(Provided passage):
────

From c7ed1a4bf4b446317eefa0f4916d94b1f6d3ada5 Mon Sep 17 00:00:00 2001
From: Ilya Dryomov <idryomov@gmail.com>
Date: Mon, 24 Jul 2017 15:49:52 +0200
Subject: crush: assume weight_set != null imples weight_set_size > 0

Reflects ceph.git commit 5e8fa3e06b68fae1582c9230a3a8d1abc6146286.

Signed-off-by: Ilya Dryomov <idryomov@gmail.com>
Reviewed-by: Sage Weil <sage@redhat.com>
---
 net/ceph/crush/mapper.c | 2 +-
 net/ceph/osdmap.c       | 4 ++++
 2 files changed, 5 insertions(+), 1 deletion(-)

(limited to 'net')

diff --git a/net/ceph/crush/mapper.c b/net/ceph/crush/mapper.c
index 746b145bfd11..417df675c71b 100644
--- a/net/ceph/crush/mapper.c
+++ b/net/ceph/crush/mapper.c
@@ -306,7 +306,7 @@ static __u32 *get_choose_arg_weights(const struct crush_bucket_straw2 *bucket,
 				     const struct crush_choose_arg *arg,
 				     int position)
 {
-	if (!arg || !arg->weight_set || arg->weight_set_size == 0)
+	if (!arg || !arg->weight_set)
 		return bucket->item_weights;
 
 	if (position >= arg->weight_set_size)

────

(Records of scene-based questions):
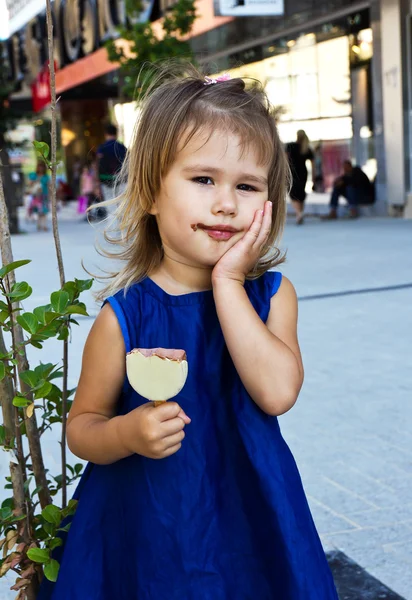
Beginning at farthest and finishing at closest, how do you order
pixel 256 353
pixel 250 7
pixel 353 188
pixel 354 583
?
1. pixel 353 188
2. pixel 250 7
3. pixel 354 583
4. pixel 256 353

────

(Stated goal 1): Who reviewed the crush weight_set patch?
(Stated goal 2): Pick up the crush weight_set patch from where it stops and continue it.
The rows have no connection to the patch.

(Exercise result 1): Sage Weil

(Exercise result 2):
diff --git a/net/ceph/osdmap.c b/net/ceph/osdmap.c
index eb57a06373ca..2586e5546143 100644
--- a/net/ceph/osdmap.c
+++ b/net/ceph/osdmap.c
@@ -295,6 +295,10 @@ static int decode_choose_args(void **p, void *end, struct crush_map *c)
 			ret = decode_choose_arg(p, end, arg);
 			if (ret)
 				goto fail;
+
+			if (arg->ids_size &&
+			    arg->ids_size != c->buckets[bucket_index]->size)
+				goto e_inval;
 		}
 
 		insert_choose_arg_map(&c->choose_args, arg_map);
-- 
cgit v1.2.3


From f53b7665c8cec40c8a638b55ee098b721e6be20c Mon Sep 17 00:00:00 2001
From: Ilya Dryomov <idryomov@gmail.com>
Date: Thu, 27 Jul 2017 15:16:39 +0200
Subject: libceph: upmap semantic changes

- apply both pg_upmap and pg_upmap_items
- allow bidirectional swap of pg-upmap-items

Signed-off-by: Ilya Dryomov <idryomov@gmail.com>
Reviewed-by: Sage Weil <sage@redhat.com>
---
 net/ceph/osdmap.c | 39 +++++++++++----------------------------
 1 file changed, 11 insertions(+), 28 deletions(-)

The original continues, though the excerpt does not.